Begin Selected excerpt

🟢 I Created 100 Shots with Zhipu’s "Qingying"—Sora Users, Brace Yourselves!
I opened my video app this morning and saw Zhipu was live streaming. Expecting to see a new version of GLM-4, I was instead greeted by a surprise: Zhipu had unveiled their new video creation agent, "Qingying," powered by the CogVideoX model.
CogVideo rang a bell, and after a quick check, I realized that it had released its code two years ago. Back then, it was the largest general-domain text-to-video generation pre-trained model with 9.4 billion parameters.
Here’s what its output looked like back then:
And here’s what it looks like now:
Fast forward to the present—while Sora is still nowhere to be seen, with AI video generation tools evolving at a daily pace, Zhipu’s launch feels like a breath of fresh air:
- Full release, no need to wait for a closed beta
- Supports both text-to-video and image-to-video generation
- Available across multiple platforms (PC/APP/Mini Program)
Everything seems spot on ✅, and it’s super easy to use:
On mobile, open Zhipu Qingyan -> Homepage to find Qingying -> Click the blue text to enter the usage interface.
And that's it—no more long waits ⌛️.
Recently, I’ve been working on two projects simultaneously and was struggling with software limitations:
- KLing takes two hours to generate a single shot after its full release.

End Selected excerpt
Begin Extracted records

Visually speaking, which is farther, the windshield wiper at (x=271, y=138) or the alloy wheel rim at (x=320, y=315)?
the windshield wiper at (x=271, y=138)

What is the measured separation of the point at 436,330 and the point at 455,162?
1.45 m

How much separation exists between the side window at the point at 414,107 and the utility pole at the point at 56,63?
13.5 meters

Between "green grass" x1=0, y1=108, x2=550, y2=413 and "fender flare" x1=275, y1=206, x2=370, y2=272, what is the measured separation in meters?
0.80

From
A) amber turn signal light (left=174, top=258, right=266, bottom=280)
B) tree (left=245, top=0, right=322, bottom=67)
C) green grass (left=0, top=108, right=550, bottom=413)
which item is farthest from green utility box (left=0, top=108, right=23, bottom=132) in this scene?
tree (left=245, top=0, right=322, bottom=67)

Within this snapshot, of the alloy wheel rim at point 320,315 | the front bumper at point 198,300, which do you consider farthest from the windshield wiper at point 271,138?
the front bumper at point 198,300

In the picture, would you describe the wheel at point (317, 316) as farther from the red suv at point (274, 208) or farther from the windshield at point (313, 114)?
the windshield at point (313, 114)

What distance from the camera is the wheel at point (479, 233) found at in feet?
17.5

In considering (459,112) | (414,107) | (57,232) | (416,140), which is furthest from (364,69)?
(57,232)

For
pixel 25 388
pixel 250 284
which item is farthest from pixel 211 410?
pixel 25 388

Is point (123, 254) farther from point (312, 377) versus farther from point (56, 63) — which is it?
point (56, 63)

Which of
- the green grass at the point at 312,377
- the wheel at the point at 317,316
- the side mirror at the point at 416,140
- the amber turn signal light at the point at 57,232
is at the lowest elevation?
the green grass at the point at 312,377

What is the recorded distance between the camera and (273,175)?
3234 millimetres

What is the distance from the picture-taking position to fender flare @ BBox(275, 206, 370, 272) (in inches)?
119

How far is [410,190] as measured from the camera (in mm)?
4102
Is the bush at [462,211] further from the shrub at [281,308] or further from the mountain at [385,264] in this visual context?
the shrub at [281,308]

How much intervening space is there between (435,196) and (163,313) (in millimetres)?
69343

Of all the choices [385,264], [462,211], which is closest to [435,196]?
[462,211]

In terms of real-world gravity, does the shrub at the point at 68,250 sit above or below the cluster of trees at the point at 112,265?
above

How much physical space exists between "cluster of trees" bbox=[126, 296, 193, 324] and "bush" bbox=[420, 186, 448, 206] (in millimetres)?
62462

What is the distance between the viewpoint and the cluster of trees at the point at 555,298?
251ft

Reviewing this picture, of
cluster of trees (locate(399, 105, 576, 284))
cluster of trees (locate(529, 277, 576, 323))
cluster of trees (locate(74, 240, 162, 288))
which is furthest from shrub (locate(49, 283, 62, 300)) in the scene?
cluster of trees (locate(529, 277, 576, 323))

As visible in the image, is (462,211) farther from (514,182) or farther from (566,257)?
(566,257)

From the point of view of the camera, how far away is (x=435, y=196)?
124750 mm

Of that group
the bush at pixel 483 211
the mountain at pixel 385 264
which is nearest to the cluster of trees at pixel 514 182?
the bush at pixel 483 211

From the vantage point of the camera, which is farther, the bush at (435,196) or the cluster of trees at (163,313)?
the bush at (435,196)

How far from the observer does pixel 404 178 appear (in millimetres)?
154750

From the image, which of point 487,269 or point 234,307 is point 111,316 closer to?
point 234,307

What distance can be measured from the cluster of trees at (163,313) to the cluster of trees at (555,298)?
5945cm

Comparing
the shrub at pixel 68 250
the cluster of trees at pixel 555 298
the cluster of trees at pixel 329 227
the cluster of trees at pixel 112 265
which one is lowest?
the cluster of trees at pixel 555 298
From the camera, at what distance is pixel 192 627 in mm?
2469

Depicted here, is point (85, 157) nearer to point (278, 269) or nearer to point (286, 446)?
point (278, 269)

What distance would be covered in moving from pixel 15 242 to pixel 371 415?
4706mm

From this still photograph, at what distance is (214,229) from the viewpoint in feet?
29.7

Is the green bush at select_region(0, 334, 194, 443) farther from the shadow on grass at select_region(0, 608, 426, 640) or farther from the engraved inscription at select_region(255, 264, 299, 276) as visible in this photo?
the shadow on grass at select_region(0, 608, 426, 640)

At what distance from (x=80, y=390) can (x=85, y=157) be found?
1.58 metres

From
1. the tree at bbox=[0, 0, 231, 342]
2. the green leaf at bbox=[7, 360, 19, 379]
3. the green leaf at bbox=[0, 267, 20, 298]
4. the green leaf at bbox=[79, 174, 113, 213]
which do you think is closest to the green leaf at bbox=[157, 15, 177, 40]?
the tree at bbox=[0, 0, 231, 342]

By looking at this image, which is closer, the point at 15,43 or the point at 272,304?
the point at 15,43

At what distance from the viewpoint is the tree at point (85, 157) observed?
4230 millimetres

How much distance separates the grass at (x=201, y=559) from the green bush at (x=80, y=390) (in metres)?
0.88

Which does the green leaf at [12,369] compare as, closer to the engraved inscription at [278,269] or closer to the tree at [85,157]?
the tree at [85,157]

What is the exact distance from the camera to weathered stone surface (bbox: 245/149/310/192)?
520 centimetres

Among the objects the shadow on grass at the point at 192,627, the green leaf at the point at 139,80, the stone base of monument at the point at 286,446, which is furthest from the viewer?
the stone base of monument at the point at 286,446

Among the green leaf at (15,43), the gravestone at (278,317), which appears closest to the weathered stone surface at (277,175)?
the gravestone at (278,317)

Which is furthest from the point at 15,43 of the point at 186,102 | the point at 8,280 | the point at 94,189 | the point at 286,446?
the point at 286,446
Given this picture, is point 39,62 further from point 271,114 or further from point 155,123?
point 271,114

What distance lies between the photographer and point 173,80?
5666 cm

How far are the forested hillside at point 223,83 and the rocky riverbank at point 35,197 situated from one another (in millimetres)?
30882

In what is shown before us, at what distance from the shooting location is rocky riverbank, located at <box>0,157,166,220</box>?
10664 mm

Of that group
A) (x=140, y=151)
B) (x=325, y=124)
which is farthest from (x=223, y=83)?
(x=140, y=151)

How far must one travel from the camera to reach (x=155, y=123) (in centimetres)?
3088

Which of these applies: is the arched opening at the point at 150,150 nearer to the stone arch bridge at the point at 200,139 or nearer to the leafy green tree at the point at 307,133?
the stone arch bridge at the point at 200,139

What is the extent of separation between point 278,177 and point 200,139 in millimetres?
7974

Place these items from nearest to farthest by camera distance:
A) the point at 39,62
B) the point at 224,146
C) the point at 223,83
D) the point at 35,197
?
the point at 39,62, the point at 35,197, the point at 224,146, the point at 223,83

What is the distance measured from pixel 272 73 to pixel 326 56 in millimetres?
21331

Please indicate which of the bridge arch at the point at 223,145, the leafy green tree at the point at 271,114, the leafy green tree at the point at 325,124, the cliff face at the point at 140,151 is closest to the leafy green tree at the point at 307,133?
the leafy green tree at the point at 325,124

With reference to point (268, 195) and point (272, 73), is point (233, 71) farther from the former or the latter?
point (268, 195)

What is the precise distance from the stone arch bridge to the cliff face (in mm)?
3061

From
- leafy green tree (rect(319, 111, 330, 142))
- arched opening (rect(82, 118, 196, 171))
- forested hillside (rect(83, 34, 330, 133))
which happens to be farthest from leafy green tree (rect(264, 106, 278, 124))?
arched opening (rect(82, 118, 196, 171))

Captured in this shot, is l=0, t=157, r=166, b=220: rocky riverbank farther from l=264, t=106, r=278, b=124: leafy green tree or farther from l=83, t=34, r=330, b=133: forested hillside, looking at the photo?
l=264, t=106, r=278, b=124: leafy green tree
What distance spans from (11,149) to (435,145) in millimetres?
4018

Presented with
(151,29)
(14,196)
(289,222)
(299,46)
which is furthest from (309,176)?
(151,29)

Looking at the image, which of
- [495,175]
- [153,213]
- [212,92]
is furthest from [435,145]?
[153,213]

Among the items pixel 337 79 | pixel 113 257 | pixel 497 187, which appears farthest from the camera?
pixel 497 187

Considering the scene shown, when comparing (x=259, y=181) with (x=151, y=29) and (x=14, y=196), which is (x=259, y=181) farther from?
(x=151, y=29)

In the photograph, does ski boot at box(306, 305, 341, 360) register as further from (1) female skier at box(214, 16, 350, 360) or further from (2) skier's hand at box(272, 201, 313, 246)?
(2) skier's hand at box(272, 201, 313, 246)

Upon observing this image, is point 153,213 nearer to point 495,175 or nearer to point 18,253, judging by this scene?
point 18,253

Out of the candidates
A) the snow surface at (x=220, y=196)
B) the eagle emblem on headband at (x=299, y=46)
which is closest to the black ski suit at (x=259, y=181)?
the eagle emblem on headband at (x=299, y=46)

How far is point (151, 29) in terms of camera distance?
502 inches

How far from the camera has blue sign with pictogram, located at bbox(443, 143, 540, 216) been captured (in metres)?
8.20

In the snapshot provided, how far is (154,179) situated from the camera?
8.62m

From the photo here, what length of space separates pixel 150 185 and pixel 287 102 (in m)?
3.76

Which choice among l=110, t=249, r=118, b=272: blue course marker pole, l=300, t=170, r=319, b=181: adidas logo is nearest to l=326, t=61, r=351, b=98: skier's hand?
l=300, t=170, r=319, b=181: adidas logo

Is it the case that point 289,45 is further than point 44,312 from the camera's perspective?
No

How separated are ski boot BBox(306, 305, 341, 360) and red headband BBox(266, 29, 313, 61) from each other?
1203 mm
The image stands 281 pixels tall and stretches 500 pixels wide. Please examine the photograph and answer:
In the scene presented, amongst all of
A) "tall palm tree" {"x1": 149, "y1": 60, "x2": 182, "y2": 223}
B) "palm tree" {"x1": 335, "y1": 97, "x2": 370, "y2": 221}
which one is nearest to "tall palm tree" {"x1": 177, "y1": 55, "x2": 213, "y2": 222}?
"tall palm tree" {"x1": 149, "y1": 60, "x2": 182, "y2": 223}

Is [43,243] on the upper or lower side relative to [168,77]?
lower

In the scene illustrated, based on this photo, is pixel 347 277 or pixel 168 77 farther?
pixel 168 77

End Extracted records

- [What to do]
(a) List every line of the rows that contains the word "adidas".
(b) Write the next part of the post about Zhipu's Qingying video tool, starting right after its last line.
The rows are unrelated to the post about Zhipu's Qingying video tool.

- [Answers by task]
(a)
Which choice among l=110, t=249, r=118, b=272: blue course marker pole, l=300, t=170, r=319, b=181: adidas logo is nearest to l=326, t=61, r=351, b=98: skier's hand?
l=300, t=170, r=319, b=181: adidas logo

(b)
- Luma is always reliable but slow.
- Gen3 has always been quite expensive.
For a first-generation product, my expectations for Qingying were modest—just making it into my top three choices for shot generation would be enough to keep me eagerly awaiting its updates.
Let's start with the parameters: Qingying supports 1440x960 6-second videos, which is on par with other major players.
However, a few shots aren't enough to capture everyone’s favorite video styles.
So this time, I picked the most popular and widely shared videos from Runway, Luma, and Kling over the past month, categorizing them into:
- Realistic Shots
- Animation Styles
- Sci-Fi & Fantasy
- Multi-Person Scenes
- Meme Characters
Now that we have categories, we just need the prompt suggestions for testing.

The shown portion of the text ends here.